Posted in Bible, Religion on Thursday, 24 January 2013

This edited article about women of the Bible originally appeared in Look and Learn issue number 109 published on 15 February 1964.

Christ anointed, picture, image, illustration

The woman who brought precious ointment and anointed Christ was preparing Him for His coming death

It was Passover time at Jerusalem, and this was always a time of great importance to Jesus and His friends. Together they kept its ceremonies, in which they recalled the great deliverance of their people long ago from slavery under the Egyptians.

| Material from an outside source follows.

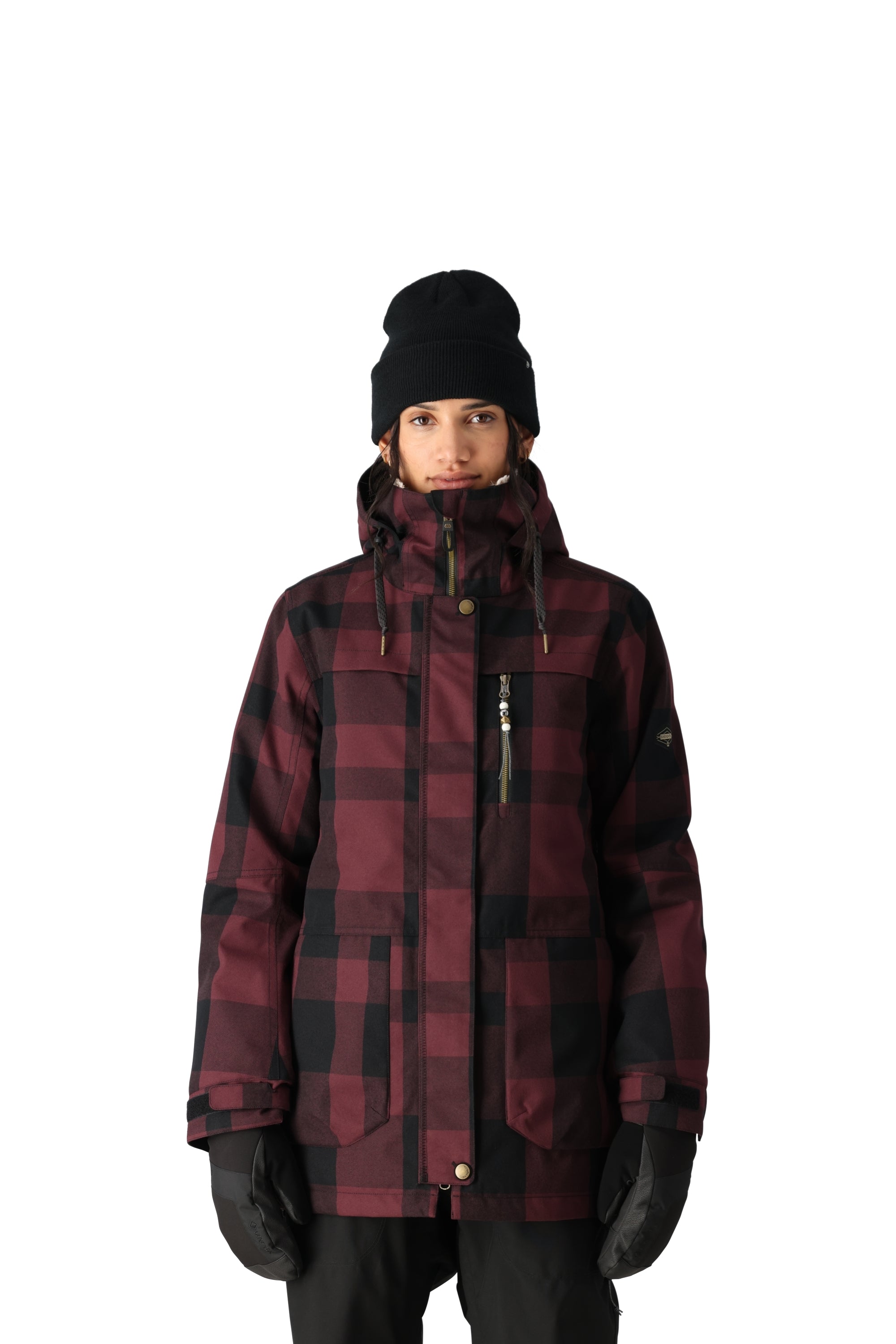 686 Spirit Women's Insulated Jacket - 88 Gear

This year seemed more than usually solemn. There was a sense of uneasiness among the followers of Jesus, a tension which they had never felt when they walked with Him across the hills of Galilee, or listened to His teachings by the lakeside. They sensed that something new and fateful was about to happen.

Jesus sensed this too. It was in His mind as He spent a quiet evening with some of His disciples at the little village of Bethany. This was a place He loved to visit, for some of his dearest friends lived there, and He could come to their homes after the tiring days He had spent in the noisy and sometimes unfriendly city of Jerusalem.

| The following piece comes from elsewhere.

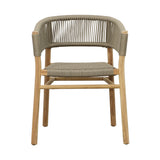 Pritam Teak Chair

On this particular evening Jesus was a guest in the home of a man called Simon. During supper a strange thing happened, but one which suggested that someone else knew that Jesus was about to begin the last fateful days of His life on earth.

While the guests were still eating, a woman came quietly up to the place where Jesus sat, and knelt humbly at His side. In her hands she had a beautifully carved jar or casket, made of alabaster.

As she passed the other guests a rich perfume arose from the jar, which they recognized as that of one of the rare and expensive ointments produced in their country. Such ointments were not only used for healing wounds; they were a great luxury, which generous and wealthy hosts sometimes used to refresh their most honoured guests. They were also used when the bodies of greatly loved members of a family were prepared for burial after they had died.

There were cries of amazement therefore when, with a deft gesture, the woman broke the seal of the jar, and began to anoint the head of Jesus with the precious ointment.

“What is she thinking of!” whispered one guest to another. “Such extravagance! Just think what that ointment is worth!”

“Far better to have sold it,” replied his neighbour. “Plenty of poor people would have been glad of the money it would bring.”

Meanwhile, Jesus sat gravely, and allowed the woman to complete this gracious act, which was as natural in its setting as it is strange to us who read of it. Finally He spoke.

“Do not reproach her,” He said gently. “What she has done is right and proper. I shall not always be with you, and understanding this, she has begun to prepare my body in advance for the burial it must receive.”

“And what is more,” Jesus added. “She will always be remembered for this act, wherever the story of my life is told.”